DENPASAR – Unun Hadinansi Neno, 34, mantan pekerja Gereja Protestan di Indonesia bagian Barat (GPIB) Maranatha Denpasar menuntut haknya setelah diputus hubungan kerja (PHK) sejak Agustus 2019. Unun Neno bersama pengacaranya Aldabert Iwan Viktor Neno dan Marthen Boiliu melakukan mediasi di Disnaker, Kamis (28/1).
Marthen Boiliu menjelaskan bahwa Unun tidak mendapatkan haknya setelah di-PHK dari Gereja Maranatha. Marthen mengatakan, sebelum mediasi di Disnaker, beberapa bulan yang lalu pihaknya sudah bersurat ke gereja, terkait hak Unun sebagai pekerja yang diatur Undang-Undang (UU).
“Unun kerja sejak Oktober 2015 sampai Agustus 2019 dan diputus hub kerja. Tentu ada konsekuensinya, hak–hak Unun perlu dibayar oleh gereja. Kita sudah bersurat untuk perundingan namun tidak ditanggapi. Maka sesuai UU, apabila salah satu pihak menolak, maka mencacatkan ke Disnaker. Dan proses demi proses berjalan. Mediasi sudah dua kali beberapa bulan lalu. Hari ini (kemarin) kita sampaikan sikap dan pendirian pekerja,” kata Marthen.
Pertama, terkait hak Unun berupa dana pensiun ini tiap bulan dipotong sebagian oleh pihak gereja dari gaji dan sebagian disetor ke badan pensiuan yang dikelola GPIB. Nah, nilainya sudah disampaikan ke pihak gereja maupun mediator. Sekitar Rp 19 juta lebih.
Kedua, lanjutnya, pihak gereja tidak pernah mengikutsertakan Unun dalam program jaminan sosial tenaga kerja atau BPJS Ketenagakerjaan yang oleh undang-undang wajib.
“Tentu Unun rugi dong, karena (pihak gereja) tidak melaksanakan itu. Nah, karena itu Unun meminta bayar dong. Karena UU sudah melekatkan hak kepada pekerja buruh, pihak gereja tak melaksanakan itu. Sehingga kami mengajukan ke gereja, sekitar Rp 5 juta. Jadi totalnya Rp 24 juta lebih yang harus dibayar,” timpal Iwan.

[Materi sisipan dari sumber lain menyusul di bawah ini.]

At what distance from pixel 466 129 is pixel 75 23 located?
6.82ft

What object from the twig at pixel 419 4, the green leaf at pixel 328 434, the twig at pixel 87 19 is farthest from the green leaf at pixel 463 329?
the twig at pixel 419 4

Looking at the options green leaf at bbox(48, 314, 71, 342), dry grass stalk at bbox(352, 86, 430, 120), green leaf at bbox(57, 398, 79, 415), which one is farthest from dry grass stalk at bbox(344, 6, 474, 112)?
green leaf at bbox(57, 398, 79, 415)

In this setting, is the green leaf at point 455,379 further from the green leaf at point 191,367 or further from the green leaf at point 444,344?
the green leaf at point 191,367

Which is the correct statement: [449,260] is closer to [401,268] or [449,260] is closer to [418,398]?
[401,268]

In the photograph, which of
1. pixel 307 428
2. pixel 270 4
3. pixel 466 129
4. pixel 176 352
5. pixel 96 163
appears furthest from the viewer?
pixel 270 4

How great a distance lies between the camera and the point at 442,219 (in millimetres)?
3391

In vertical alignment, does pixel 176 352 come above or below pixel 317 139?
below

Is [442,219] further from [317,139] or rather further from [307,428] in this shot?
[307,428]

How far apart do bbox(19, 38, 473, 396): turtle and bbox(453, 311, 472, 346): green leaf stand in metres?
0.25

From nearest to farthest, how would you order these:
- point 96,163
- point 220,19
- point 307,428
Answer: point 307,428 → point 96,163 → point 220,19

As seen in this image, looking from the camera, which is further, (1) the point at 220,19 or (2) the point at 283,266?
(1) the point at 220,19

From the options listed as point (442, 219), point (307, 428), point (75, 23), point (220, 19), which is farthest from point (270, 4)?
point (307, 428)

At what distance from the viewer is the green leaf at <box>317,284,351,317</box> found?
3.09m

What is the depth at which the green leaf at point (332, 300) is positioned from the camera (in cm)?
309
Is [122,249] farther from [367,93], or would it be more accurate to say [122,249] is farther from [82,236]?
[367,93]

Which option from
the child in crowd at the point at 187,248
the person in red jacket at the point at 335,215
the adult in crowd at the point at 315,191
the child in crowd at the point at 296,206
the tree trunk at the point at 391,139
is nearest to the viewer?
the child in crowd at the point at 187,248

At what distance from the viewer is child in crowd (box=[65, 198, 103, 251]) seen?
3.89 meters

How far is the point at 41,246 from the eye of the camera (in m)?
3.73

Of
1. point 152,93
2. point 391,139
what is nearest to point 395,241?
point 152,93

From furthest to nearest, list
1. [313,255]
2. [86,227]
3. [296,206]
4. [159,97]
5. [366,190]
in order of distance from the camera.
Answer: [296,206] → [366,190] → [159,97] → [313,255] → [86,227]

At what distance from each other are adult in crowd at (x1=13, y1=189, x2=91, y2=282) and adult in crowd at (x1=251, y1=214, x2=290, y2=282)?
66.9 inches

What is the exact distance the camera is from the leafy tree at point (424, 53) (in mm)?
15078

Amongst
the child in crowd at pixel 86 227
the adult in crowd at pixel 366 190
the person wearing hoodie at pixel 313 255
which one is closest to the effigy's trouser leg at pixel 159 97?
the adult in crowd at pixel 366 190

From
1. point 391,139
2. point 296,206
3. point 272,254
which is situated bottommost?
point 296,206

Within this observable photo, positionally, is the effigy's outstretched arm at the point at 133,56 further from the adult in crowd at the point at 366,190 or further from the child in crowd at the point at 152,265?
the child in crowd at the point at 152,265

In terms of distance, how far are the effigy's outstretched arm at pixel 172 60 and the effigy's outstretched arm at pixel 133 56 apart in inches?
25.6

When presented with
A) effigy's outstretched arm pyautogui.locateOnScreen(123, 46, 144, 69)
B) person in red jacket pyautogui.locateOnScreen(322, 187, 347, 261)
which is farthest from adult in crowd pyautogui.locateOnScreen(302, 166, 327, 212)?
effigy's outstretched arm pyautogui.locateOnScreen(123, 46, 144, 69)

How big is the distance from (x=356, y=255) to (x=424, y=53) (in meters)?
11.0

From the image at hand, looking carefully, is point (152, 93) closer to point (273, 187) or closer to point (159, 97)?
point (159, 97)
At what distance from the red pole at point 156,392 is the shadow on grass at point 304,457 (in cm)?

Sebelumnya, kata Marthen, pihak gereja sudah menyampaikan kepada mediator bahwa Unun harus menunggu sampai usia 45 yahun baru bisa menerima haknya.
“Coba buka berbagai putusan pengadilan. Setiap putusan pengadilan industrial, setelah putus, tidak digantungkan lagi, itu harus dilaksanakan. Tidak harus menunggu sampai masa pensiun. Tidak ada itu. Supaya tahu bahwa ini hak dari pekerja, dan saya kira mereka itu paham,” tegasnya.
Lebih lanjut, kata dia, dalam deklarasi human right PBB ada item yang mengatur di situ, terus UU 39 tahun 1999 tentang HAM itu juga mengatur lalu datang lagi putusan MK nomor 100 tahun 13 September 2013, diatur bahwa hak pekerja, buruh yang bekerja pada perusahaan adalah ibarat hak milik. Dan hak milik itu tidak boleh diambil secara sewenang-wenang.
“Jadi tidak ada alasan bagi pihak gereja apalagi berlindung di balik aturan tata gereja, kita harus tahu gereja juga harus tunduk pada aturan lebih tinggi. Kita tunggu respons dari pihak gereja,” tandasnya.
Menurut dia, kalau pun pihak gereja tidak bersedia, pihak pekerja terbuka untuk dialog mencari win-win solution penyelesaian. “Contohnya, dari Rp 24 juta lebih itu pastinya berapa, selesai berapa. Kita terbuka. Tapi, jika gereja mempersilakan lanjut, lebih bagus lagi biar kita uji secara hukum di pengadilan,” tambah Iwan Neno.
Dikonfirmasi terpisah, Fredrik Billy selaku pengacara dari pihak GPIB Maranatha menyatakan sampai saat ini masih mengkaji tuntutan dari Unun. Dikatakan, pihaknya masih pelajari dan akan disampaikan pada mediasi selanjutnya pada 9 Februari mendatang.
“Artinya apakah memang ada hak kami kasih sesuai UU Ketenagakerjaan. Jadi kami lihat tuntutan bersangkutan, kami pelajari hak karyawan. Apalagi dia mengundurkan diri,” ucapnya.
Namun, pernyataan pihak gereja berbeda. Fredrik tegas menyatakan Unun mengundurkan dir, bukan dipecat.